→ **文書抜粋**

Movie
10月24日 Edge of Tomorrow ゲーム的人生劇場
NYからついに旅立つ。
飛行機の中で映画を見る。Edge of Tomorrow (Tom Cruise主演)は桜塚ひろし氏の小説・漫画を題材にしたもの。Alienとの戦いで、死んだらまた時間が前に戻って同じ状況を何度でも繰り返し体験できるという設定だ。何百回も死んで、同じストーリーに何百回も繰り返し挑戦を続けることで、このゲームをついにクリアーするのだ。こうして書くうちに、ははあー、著者はコンピューターゲームの中に住む登場人物たちのストーリーを描いたのだと考えると合点がゆく。映画ではタマゴッチのように主人公がゲームを繰り返しながら確実に成長していく過程が描写される。何度も挑戦を重ねるにつれて相手の動きを覚え、自分の操縦技術も高度になって、最初の時とは格段に成長、進化していくのだ。ゲームの規則で、死んでも蘇られなくなる非常事態も想定されている。これは、ある登場人物をゲームから完全に消し去るということが可能なゲームになっているのか。輸血されるとゲームを二度とできなくなるという設定は、(コンピューター)ウイルスに侵されることがあるということなのだろうか。主人公がalienをついに倒したときに、そのパワーを再投入されて生き返る力を回復する。このステージをついに征服したためか、再開時のステージが変わる。主人公は次元の違う場所から始めることとなる。
ただこのゲームの繰り返しが人生そのものという状態は精神的には耐えられないものだ。痛みも常にある。殺される時の恐怖、体を引き裂かれる激痛、これを何百回も繰り返そうなどとだれが思うがろうか。常に戦って死と向き合っていくのはつらい。

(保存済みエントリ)
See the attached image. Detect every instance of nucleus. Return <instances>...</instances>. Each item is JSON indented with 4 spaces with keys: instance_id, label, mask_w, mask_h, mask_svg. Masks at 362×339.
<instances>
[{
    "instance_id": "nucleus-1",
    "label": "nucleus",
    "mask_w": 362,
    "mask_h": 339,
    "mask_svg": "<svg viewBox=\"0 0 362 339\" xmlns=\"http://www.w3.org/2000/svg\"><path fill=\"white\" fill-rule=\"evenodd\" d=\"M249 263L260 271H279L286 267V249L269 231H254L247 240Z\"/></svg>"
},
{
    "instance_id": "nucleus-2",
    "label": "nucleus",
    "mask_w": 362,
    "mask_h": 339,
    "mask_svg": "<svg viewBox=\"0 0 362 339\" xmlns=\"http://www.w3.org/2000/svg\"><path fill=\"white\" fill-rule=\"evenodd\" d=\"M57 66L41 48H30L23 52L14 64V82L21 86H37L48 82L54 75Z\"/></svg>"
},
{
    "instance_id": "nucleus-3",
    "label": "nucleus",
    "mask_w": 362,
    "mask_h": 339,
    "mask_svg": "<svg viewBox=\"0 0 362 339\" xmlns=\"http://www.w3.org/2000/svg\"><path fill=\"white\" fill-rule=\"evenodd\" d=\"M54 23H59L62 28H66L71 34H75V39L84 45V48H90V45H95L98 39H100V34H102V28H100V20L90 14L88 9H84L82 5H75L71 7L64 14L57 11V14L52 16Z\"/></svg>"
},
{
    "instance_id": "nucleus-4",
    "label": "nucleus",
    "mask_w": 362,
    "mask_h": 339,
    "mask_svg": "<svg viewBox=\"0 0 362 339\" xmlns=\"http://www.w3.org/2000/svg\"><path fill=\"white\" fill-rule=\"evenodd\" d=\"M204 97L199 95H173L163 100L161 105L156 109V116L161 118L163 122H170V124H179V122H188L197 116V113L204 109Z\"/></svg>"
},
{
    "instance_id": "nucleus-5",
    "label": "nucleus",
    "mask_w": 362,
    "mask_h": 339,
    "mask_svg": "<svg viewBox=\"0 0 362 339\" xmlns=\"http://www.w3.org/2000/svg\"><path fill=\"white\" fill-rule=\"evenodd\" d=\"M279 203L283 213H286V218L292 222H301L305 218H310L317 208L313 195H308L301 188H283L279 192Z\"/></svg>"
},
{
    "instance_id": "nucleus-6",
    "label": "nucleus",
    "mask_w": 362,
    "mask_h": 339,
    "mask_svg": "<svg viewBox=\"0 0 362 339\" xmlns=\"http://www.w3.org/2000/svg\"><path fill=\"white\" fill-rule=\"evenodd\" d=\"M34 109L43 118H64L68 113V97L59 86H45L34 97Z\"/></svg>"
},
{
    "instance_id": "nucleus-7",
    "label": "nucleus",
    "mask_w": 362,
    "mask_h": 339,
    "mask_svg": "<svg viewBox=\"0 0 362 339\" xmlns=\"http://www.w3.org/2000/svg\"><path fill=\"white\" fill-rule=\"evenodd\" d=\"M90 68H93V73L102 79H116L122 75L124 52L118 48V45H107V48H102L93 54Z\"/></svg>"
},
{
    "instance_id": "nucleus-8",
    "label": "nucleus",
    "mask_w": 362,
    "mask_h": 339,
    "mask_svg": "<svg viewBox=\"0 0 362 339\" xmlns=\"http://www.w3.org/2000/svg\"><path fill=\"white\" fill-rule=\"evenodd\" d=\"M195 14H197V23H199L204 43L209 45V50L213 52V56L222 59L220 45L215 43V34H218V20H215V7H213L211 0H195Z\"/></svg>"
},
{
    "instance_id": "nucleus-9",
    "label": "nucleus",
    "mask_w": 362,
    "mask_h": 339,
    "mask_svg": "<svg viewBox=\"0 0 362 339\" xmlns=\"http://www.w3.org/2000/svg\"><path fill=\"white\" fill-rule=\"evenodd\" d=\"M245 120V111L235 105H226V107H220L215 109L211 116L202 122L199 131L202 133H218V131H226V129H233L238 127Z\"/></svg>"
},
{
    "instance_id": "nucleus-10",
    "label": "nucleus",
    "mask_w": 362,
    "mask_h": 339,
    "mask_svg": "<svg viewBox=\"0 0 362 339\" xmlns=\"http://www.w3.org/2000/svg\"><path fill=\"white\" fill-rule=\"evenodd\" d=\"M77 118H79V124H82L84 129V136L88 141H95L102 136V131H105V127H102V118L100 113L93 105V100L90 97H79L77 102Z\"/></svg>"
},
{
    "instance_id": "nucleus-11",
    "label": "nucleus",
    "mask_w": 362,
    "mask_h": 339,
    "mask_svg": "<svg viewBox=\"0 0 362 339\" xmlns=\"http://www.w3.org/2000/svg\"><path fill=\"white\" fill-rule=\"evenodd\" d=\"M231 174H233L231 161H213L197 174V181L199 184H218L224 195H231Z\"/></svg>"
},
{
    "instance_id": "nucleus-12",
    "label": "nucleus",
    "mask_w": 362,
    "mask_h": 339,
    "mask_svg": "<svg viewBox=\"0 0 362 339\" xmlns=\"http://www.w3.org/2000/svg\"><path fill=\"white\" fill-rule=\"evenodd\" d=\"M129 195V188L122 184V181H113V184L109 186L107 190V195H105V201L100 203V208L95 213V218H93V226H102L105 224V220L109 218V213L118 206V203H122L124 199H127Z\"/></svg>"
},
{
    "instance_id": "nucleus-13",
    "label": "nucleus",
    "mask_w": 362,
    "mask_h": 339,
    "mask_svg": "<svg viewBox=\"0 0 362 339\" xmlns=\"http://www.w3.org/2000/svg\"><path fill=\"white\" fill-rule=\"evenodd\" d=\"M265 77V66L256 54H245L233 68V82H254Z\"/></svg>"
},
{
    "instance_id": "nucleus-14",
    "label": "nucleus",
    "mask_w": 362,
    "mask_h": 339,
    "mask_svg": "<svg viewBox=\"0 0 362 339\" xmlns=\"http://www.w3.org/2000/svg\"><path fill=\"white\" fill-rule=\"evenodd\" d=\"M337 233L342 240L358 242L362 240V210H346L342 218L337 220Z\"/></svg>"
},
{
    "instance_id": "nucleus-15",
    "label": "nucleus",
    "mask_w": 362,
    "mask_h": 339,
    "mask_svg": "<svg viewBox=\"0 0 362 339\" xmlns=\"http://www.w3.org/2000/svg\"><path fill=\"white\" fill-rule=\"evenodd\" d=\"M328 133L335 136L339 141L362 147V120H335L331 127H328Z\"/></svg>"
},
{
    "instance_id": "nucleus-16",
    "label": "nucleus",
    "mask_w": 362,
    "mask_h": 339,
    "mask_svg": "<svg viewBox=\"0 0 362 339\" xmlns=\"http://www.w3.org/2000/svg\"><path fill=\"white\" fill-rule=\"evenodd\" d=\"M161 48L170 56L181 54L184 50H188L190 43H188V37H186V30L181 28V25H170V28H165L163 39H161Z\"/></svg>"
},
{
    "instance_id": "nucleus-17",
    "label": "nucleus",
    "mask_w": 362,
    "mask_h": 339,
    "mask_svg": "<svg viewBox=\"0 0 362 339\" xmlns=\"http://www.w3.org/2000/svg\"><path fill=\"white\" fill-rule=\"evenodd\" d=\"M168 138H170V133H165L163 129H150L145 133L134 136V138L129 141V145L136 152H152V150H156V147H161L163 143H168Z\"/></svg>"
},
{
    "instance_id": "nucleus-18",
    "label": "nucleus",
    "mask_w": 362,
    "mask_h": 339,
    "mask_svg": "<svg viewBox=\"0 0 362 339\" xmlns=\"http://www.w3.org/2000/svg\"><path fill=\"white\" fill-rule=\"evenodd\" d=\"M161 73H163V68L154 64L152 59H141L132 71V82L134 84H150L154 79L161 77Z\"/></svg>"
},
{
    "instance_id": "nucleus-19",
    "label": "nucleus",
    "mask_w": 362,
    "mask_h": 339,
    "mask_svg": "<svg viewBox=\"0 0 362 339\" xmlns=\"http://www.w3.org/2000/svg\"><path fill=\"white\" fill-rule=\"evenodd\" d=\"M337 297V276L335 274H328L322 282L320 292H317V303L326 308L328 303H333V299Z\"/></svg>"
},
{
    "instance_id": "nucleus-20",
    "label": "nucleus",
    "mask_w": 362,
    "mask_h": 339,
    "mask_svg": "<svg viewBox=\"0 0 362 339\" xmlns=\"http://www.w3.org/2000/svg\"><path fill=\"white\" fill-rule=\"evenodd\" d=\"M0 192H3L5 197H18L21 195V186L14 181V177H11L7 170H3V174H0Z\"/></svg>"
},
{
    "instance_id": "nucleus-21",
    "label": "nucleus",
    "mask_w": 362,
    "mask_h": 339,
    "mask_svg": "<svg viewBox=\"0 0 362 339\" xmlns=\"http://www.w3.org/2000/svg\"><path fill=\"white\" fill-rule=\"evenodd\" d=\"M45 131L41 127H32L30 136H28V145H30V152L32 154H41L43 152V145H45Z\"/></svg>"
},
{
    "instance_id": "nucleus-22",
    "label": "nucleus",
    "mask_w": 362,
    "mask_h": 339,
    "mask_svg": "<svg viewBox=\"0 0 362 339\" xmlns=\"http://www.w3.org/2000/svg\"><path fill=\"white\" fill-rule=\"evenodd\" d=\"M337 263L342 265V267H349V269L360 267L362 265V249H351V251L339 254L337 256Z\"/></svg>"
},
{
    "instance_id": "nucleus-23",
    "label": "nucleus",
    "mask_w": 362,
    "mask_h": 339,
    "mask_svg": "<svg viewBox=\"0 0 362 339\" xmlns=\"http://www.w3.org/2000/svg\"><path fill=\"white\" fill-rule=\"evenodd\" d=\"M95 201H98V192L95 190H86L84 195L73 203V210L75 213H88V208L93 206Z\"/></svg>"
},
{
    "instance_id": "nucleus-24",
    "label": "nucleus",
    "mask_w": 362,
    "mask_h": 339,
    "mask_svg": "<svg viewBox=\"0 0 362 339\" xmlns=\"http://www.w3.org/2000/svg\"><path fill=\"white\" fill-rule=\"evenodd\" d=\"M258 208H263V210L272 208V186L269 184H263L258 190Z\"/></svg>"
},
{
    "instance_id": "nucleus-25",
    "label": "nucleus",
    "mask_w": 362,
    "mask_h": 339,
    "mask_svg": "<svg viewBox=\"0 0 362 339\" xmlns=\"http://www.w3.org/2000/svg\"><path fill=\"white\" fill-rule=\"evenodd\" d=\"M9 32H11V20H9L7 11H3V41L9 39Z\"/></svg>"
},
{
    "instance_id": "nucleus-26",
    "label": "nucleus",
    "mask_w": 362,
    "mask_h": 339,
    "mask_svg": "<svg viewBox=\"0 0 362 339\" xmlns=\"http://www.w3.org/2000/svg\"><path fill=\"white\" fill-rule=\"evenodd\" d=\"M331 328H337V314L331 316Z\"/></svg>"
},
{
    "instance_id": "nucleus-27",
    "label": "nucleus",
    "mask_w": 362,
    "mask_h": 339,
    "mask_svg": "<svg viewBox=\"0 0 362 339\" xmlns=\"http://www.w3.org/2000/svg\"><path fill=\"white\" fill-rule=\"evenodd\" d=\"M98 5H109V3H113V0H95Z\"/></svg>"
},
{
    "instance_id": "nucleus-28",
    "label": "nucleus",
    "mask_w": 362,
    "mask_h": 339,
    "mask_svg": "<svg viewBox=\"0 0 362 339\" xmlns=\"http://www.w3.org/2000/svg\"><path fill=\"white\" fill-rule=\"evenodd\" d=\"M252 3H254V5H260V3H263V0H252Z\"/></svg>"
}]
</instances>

→ **課題内容**
本文によると、輸血されるとどうなるという設定になっていますか。 エントリはこの課題には関係しません。

→ **回答**
ゲームを二度とできなくなるという設定です。